━━━━━ SOURCE EXTRACT

Elkins’ trial largely was built on circumstantial evidence. Prosecutors used testimony from Johnson’s friend to show she was afraid of him and letters in which she called him names.

Police said they found no signs of forced entry, and no fingerprints or hairs linking Elkins to the scene.

Yant also has zeroed in on a man in Johnson’s life he suspects is the killer.

The man looks like Elkins, which might explain the niece’s identification of her uncle, he said.

The other man suffered a head injury as a child, was known to carry a sawed-off pool stick for protection and had a romantic interest in Johnson. All are factors Elkins’ supporters say cast doubt on his convictions.

Cleveland attorney Elizabeth Kelley has asked Adams to force the suspect to submit to a DNA test to see if he matches unaccounted for hairs found at the murder scene.

Kaisak, who lived with the other suspect for a time, claims the man had deep scratches in his back soon after Johnson was killed. He attributed them to “being with a wild woman” the previous night.

Elkins testified that he was at several Waynesburg area bars the night of the murder. He said he then went to his Magnolia area home in Carroll County.

Witnesses saw him in the early morning hours. The drive to Barberton is about 45 minutes each way.

Barberton police locked onto her husband early and ignored other possibilities, according to Melinda Elkins. They failed to test one of Johnson’s rings, her fingernails or blood stains, she said.

“If Barberton Police Department feels they have properly investigated this case ... then I feel sorry for the citizens of Barberton,” she said.

“It’s just ridiculous how they didn’t test anything.”

Barberton Police Chief Mike Kallai said a Summit County coroner’s investigator was called to the scene.

“If there was something there to be checked or something to done, it was done,” Kallai said.

He defended the investigation, saying the evidence collected was presented to the prosecutor’s office. It then went before a judge and a jury.

“We did the same thing we would in any homicide. We take them very seriously,” Kallai said.

Still in disbelief

Charles Elkins Sr. and his wife, Nancy, recently celebrated their 45th anniversary.

The pair raised six sons and an adopted daughter. They live in a modest home in Sandy Township. Perhaps one of their biggest expenses in recent years has been their long-distance phone bill.

━━━━━━━━━━

Answer these questions from the excerpt on the Elkins case:
(a) About how long is the drive to Barberton each way?
(b) Who did Barberton Police Chief Mike Kallai say was called to the scene?
(c) What anniversary did Charles Elkins Sr. and Nancy recently celebrate?

━━━━━ RECORD SET

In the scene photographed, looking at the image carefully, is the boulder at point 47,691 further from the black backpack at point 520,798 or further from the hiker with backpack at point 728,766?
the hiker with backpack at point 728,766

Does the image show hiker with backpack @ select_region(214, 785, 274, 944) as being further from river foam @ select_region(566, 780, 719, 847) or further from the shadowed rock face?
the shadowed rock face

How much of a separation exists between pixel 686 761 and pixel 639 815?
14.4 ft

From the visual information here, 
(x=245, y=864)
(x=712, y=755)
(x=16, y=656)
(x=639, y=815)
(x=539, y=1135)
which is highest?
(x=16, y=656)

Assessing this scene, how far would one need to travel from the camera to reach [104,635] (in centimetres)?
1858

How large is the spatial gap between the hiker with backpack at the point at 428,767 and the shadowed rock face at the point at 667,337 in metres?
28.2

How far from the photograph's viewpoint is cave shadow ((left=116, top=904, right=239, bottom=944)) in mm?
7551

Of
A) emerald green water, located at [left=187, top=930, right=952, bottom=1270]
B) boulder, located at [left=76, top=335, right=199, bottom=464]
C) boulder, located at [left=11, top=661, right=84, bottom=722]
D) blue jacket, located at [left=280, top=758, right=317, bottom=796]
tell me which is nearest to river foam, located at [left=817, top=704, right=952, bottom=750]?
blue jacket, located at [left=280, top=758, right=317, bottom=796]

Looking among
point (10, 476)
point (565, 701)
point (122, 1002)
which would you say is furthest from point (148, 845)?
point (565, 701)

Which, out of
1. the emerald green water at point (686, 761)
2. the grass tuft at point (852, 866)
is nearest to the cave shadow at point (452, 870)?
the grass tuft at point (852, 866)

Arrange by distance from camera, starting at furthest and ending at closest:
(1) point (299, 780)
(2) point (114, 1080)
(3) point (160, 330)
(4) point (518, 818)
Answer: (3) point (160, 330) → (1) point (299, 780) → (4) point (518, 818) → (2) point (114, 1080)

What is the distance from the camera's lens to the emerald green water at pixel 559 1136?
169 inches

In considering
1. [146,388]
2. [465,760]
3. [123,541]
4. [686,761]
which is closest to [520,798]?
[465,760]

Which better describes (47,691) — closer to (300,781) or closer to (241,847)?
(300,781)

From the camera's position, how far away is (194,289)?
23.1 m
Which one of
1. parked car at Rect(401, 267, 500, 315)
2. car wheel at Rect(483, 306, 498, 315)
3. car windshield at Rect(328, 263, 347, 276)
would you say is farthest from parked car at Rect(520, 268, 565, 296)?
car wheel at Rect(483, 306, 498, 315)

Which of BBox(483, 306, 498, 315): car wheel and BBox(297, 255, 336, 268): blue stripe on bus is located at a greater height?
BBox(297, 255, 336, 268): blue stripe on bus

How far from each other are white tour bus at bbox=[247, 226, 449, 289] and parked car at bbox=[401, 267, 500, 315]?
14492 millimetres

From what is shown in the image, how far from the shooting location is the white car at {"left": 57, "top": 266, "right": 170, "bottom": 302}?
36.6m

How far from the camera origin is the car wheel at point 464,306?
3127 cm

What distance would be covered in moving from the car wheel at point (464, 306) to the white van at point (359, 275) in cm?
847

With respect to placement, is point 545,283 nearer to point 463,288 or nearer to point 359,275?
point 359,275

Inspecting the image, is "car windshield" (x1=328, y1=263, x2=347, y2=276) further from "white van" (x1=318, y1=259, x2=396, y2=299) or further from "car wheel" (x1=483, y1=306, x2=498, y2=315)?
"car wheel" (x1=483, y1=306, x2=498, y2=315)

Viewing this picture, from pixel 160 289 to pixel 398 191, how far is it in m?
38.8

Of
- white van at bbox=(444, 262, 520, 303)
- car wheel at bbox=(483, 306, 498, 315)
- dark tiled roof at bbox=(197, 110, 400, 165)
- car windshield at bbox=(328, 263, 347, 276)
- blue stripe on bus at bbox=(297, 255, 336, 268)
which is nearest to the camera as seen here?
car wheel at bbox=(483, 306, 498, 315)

━━━━━━━━━━

OUTPUT FOR THIS EXERCISE –
(a) About 45 minutes.
(b) A Summit County coroner's investigator.
(c) Their 45th.